On 12/5/2013 1:04 PM, Zeit Geist wrote: > On Thursday, December 5, 2013 12:49:37 AM UTC-7, fom wrote: > >> No. It also uses the fact that the listing may be >> >> arbitrarily given, >> >> http://en.wikipedia.org/wiki/Algorithmically_random_sequence#Interpretations_of_the_definitions > > Be careful here, the "arbitrarily chose" sequence does Not need to be a "random" sequence. > It is just a sequence of Real Numbers who only properties is that it IS a sequence of Real Numbers that "supposedly" contains all Real Numbers. > > We are randomly choosing a Real Number Sequence, and Not choosing a Sequence whose elements are in a random distribution. >
These sequences are not random. They are random in relation to constructive methods.
WM's ( and Herc's ) idea that the given sequence can be "conditioned" in some manner that restricts the sequence to constructive mathematics can only apply to a set of measure zero.
The arbitrariness of the given sequence precludes one from being able to apply epistemic reasoning.
Where WM is probably correct is that if the notion of "given sequence" is epistemically bound in the first place and if one does not admit a completed infinity, then one is given a sequence in that set of measure zero and one cannot implement the Cantor diagonal.

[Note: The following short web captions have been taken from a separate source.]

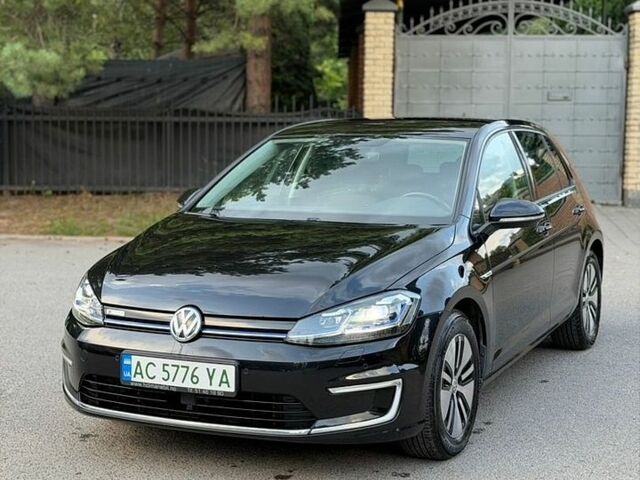 Черный Фольксваген e-Golf, объемом двигателя 0 л и пробегом 125 тыс. км за 12600 $, фото 1 на Automoto.ua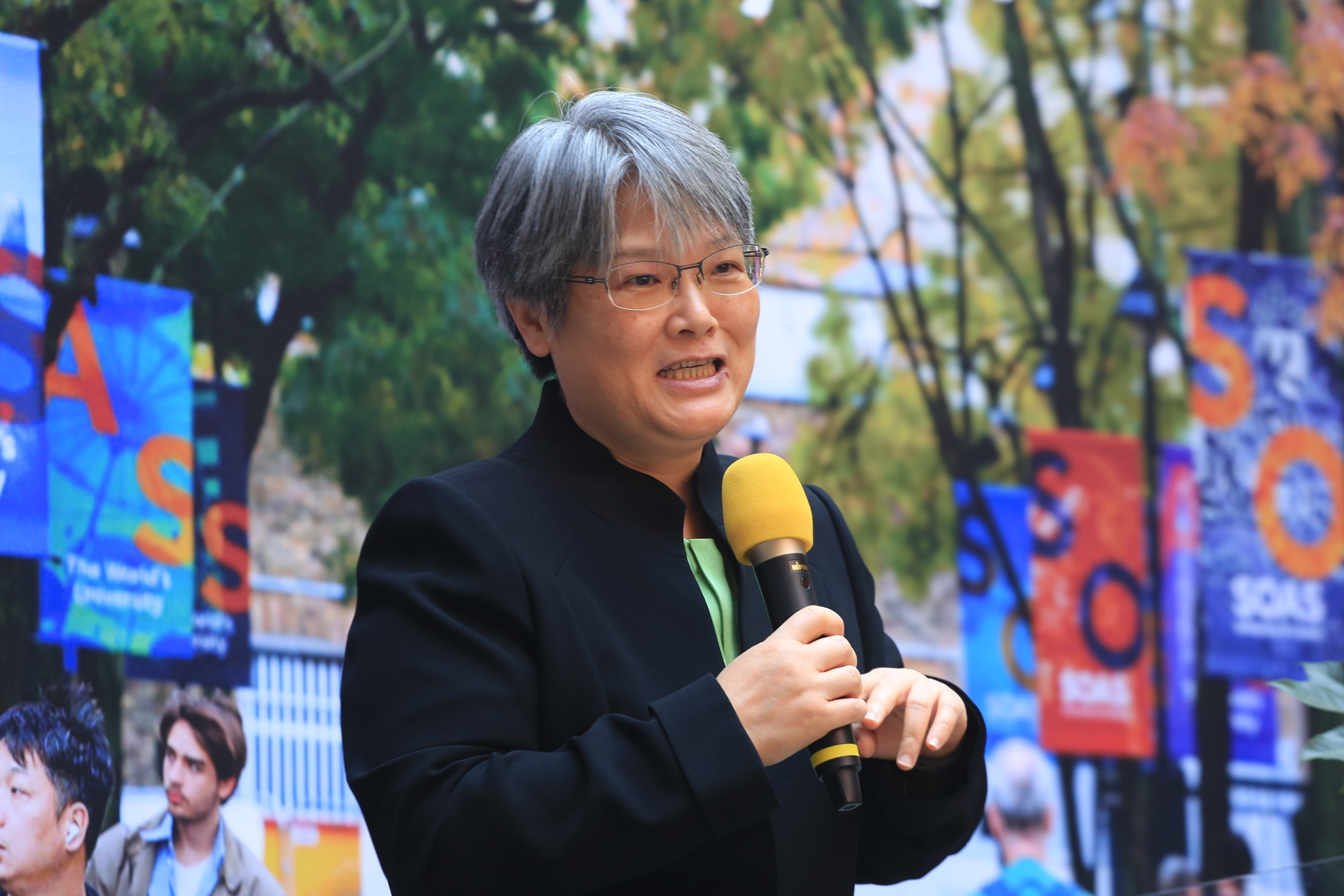 Mei-Hua Chen, Dean of the College of Social Sciences, noted that the Global Citizenship Joint Master Degree Programme charges a tuition fee of only GBP £13,000 (approximately TWD $550,000), and offers 6 full scholarships and 12 partial scholarships. The curriculum is designed to cultivate professionals with a global citizenship perspective and the ability to address complex contemporary issues.Image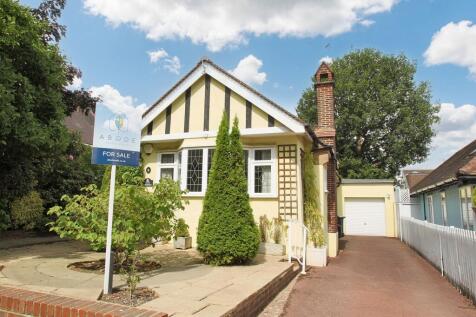 Knighton Close, Woodford Green, IG8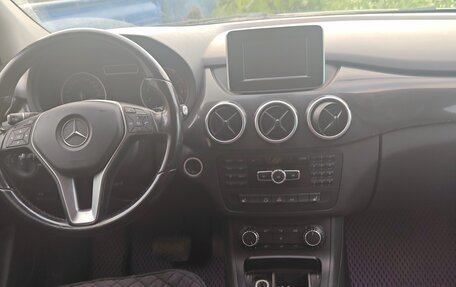 Mercedes-Benz B-Класс, 2014 год, 1 050 000 рублей, 3 фотография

Unfortunately, I do not know enough about the formalism to know if that can be made rigorous.
The counter-argument is that the epistemically bound sequence cannot be completed by virtue of rejection of a completed infinity. Hence, what is given is either plural or vague.
But, that argument carries no weight for someone who accepts the syntactic grounding of numbers as strokes in an alphabet. All notions of identity resolve to syntactic stipulations and, in the final analysis, to inscriptional identity based upon the shape of letters in the constructive alphabets.